そんな時にリリーが王宮に行ったら、絶対につかまるでしょ?
だから、今日はここで留守番してて。」
「…わかった。早く帰って来てね?」
さすがに女官たちに泣きつかれるのは嫌なんだろう。
渋々といった感じで、留守番を了承した。
それにしても王妃が二人目を妊娠か。
これで生まれたのが王子なら、側妃をとらなくて済むかもしれないな。
おそらくそれもあって、後宮に隠れていたんだろう。
側妃を娶りたくない気持ちはよくわかるけど…貴族たちはうるさいだろうな。
せめて、軍のほうは俺が黙らせてくるか…。
また寝ようとしているリリーの頭を撫でて、額にキスをする。
本当は俺もまだ一緒に寝ていたい気持ちはあるけど…。
早めに解決しないとまずい気がするんだよね。
「じゃあ、いってくるね。」
階段を降りるとシオンが待っていた。
「これ、王宮からの報告が届いている。」
受け取って報告書を読むと、だいたい俺の予想通りの結果だった。
「うん、俺の予想が当たったよ。ちょっと軍を何とかしてくる。
リリーはまだ起きないと思うけど、おとなしく留守番させておいて?」
「ああ、わかった。
どうせ魔女にお礼するとか言うだろうから、お菓子作りさせておくよ。」
「よろしくな。

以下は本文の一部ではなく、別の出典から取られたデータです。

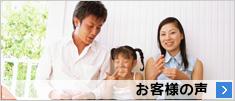 富士林プラザにお住いのお客様の喜びの声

」
マジックハウスから兄貴のいる場所へと転移すると、王宮の執務室に出た。
急に現れた俺に兄貴が驚いて、椅子から落ちそうになる。
「ああ、驚かせた?悪い。」
「レオ!帰って来てくれたのか!」
「いや、帰ってこないよ。」
「そんな~。」
俺だと気がついて喜んだ兄貴の顔が一瞬でがっかりしたものに変わる。
いや、そんな情けない顔されても困るんだよね。
一応仕事はしているって聞いたから大丈夫だろうと思ったのに、
俺に頼るその姿勢は変わらないんだな…。
執務室に文官たちがいなかったのは良かった。
俺がいることを気が付かれる前に、さっさと用件を済ませたい。
「ちょっとほしいものがあって来たんだ。